For this exercise, write out the whole listing below exactly, omitting its images.

■ Data provided

=== Section Start ===

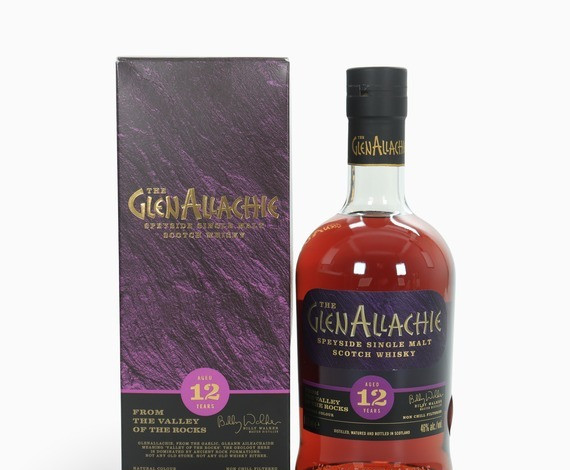 Glenallachie – 12 Year Old Whisky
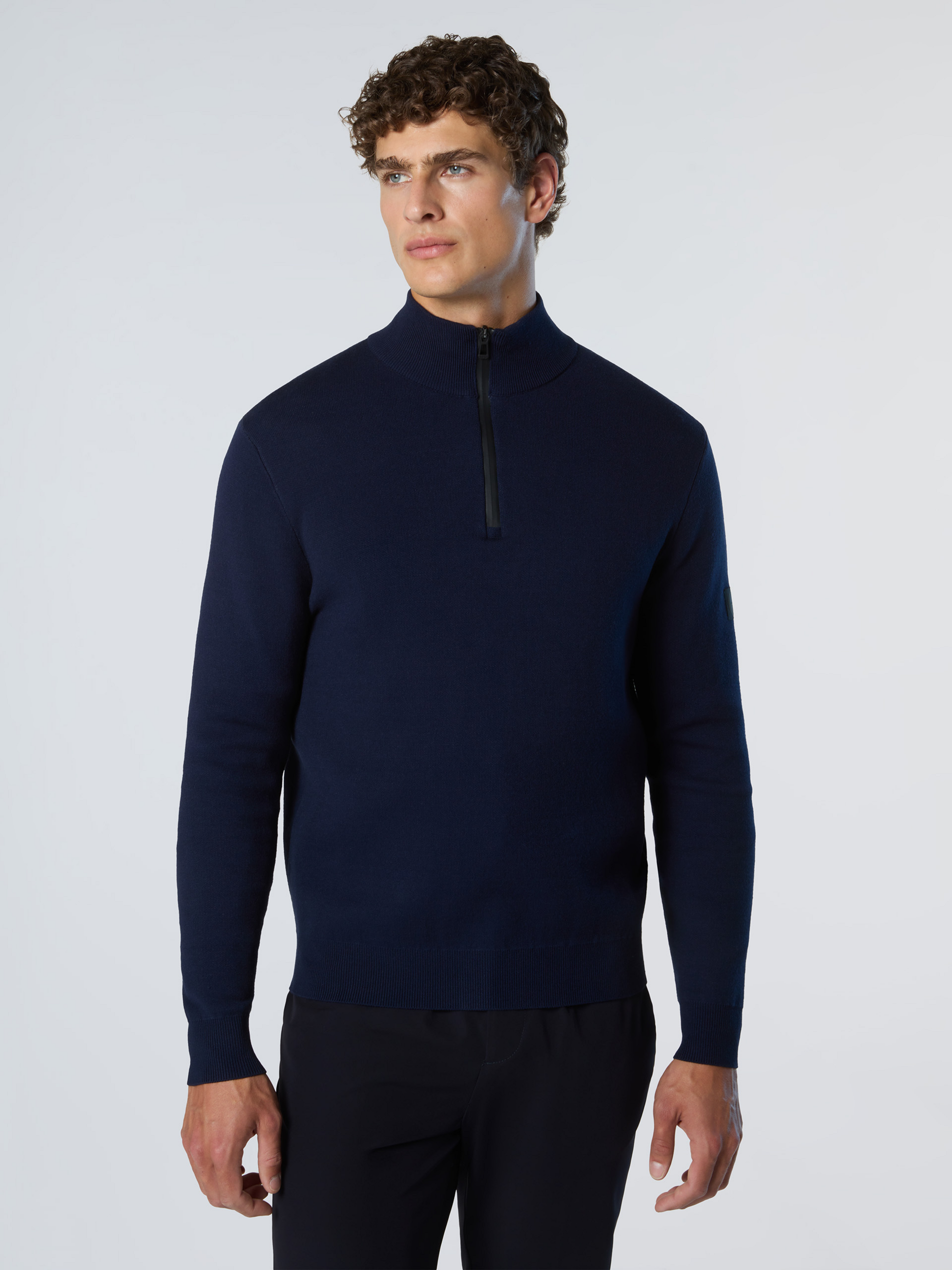 NORTH SAILS, North Sails Sweater Bonded Half-zip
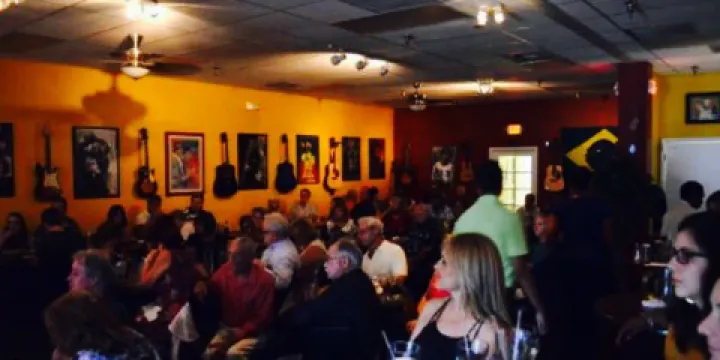 ALL THAT JAZZ Restaurant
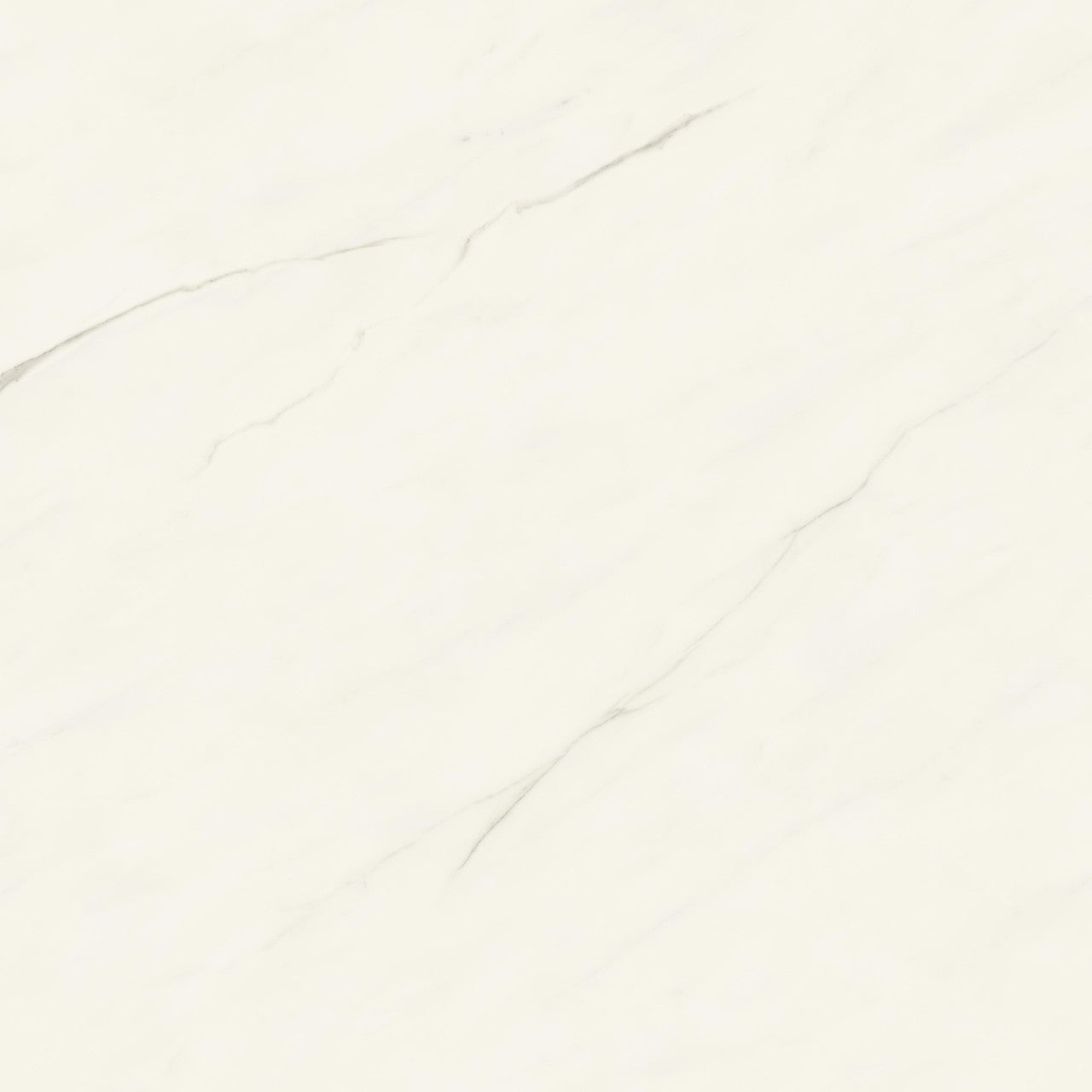 Carrelage effet Marbre Blanc Calacatta Armonia 120x120x0,9 cm Velours Orsiano - Sol et mur intérieur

=== Section End ===

■ Written answer
 Glenallachie – 12 Year Old Whisky
 NORTH SAILS, North Sails Sweater Bonded Half-zip
 ALL THAT JAZZ Restaurant
 Carrelage effet Marbre Blanc Calacatta Armonia 120x120x0,9 cm Velours Orsiano - Sol et mur intérieur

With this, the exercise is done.